◆ **Objetivo**: Reproduzca al pie de la letra las entradas siguientes: comience en la línea que contiene "Of green leaf" y continúe hasta el final de las entradas, incluidas ambas.
'''
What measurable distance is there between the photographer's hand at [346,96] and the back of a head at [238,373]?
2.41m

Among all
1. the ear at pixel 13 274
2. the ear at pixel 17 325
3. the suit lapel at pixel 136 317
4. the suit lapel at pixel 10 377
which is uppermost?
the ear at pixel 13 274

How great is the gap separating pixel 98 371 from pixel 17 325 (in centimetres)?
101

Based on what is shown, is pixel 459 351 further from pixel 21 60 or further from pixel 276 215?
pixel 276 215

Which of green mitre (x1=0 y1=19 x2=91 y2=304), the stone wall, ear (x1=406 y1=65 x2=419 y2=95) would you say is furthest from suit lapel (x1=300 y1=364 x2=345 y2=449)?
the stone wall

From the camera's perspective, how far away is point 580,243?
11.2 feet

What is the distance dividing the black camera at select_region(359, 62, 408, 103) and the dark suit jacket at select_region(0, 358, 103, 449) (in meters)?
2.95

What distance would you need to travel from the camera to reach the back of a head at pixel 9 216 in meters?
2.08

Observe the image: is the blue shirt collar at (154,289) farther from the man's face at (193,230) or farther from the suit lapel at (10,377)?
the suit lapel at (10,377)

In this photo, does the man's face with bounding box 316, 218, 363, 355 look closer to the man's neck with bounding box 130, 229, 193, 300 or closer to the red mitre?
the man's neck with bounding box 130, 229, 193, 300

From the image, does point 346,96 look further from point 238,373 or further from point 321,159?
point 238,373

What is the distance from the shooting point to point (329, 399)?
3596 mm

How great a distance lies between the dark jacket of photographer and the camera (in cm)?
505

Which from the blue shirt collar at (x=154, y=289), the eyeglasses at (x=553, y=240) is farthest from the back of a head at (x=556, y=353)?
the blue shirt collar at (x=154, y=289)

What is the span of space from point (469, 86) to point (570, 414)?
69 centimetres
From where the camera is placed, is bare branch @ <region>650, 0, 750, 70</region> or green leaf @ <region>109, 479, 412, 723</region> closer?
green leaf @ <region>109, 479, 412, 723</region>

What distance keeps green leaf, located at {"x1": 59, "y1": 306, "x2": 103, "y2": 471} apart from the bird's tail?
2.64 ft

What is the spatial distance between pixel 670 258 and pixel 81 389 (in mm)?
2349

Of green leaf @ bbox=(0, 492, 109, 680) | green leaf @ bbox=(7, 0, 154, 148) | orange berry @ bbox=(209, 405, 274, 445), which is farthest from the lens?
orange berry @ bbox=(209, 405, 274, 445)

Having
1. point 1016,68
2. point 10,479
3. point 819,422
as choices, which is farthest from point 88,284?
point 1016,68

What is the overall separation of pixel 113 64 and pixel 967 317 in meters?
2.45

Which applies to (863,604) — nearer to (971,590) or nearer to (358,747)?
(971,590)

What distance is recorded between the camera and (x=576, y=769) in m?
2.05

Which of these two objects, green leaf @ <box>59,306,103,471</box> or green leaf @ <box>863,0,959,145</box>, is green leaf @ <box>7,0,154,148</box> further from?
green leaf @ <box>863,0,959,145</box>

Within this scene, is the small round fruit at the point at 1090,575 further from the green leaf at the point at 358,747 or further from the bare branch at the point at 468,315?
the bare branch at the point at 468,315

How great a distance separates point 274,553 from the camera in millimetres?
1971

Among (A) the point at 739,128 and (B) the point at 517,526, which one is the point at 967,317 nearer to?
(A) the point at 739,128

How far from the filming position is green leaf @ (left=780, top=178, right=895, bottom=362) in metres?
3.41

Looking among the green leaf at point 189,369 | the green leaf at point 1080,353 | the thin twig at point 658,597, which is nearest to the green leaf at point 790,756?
'''
◆ **Respuesta del ejercicio**:
Of green leaf @ bbox=(0, 492, 109, 680) | green leaf @ bbox=(7, 0, 154, 148) | orange berry @ bbox=(209, 405, 274, 445), which is farthest from the lens?
orange berry @ bbox=(209, 405, 274, 445)

Having
1. point 1016,68
2. point 10,479
3. point 819,422
as choices, which is farthest from point 88,284?
point 1016,68

What is the overall separation of pixel 113 64 and pixel 967 317 in meters?
2.45

Which applies to (863,604) — nearer to (971,590) or nearer to (358,747)?
(971,590)

What distance is recorded between the camera and (x=576, y=769) in m?
2.05

Which of these two objects, green leaf @ <box>59,306,103,471</box> or green leaf @ <box>863,0,959,145</box>, is green leaf @ <box>7,0,154,148</box> further from?
green leaf @ <box>863,0,959,145</box>

Within this scene, is the small round fruit at the point at 1090,575 further from the green leaf at the point at 358,747 or further from the bare branch at the point at 468,315?
the bare branch at the point at 468,315

How great a distance separates point 274,553 from the camera in millimetres?
1971

Among (A) the point at 739,128 and (B) the point at 517,526, which one is the point at 967,317 nearer to?
(A) the point at 739,128

How far from the filming position is green leaf @ (left=780, top=178, right=895, bottom=362) in metres?
3.41

Looking among the green leaf at point 189,369 | the green leaf at point 1080,353 | the thin twig at point 658,597, which is nearest to the green leaf at point 790,756?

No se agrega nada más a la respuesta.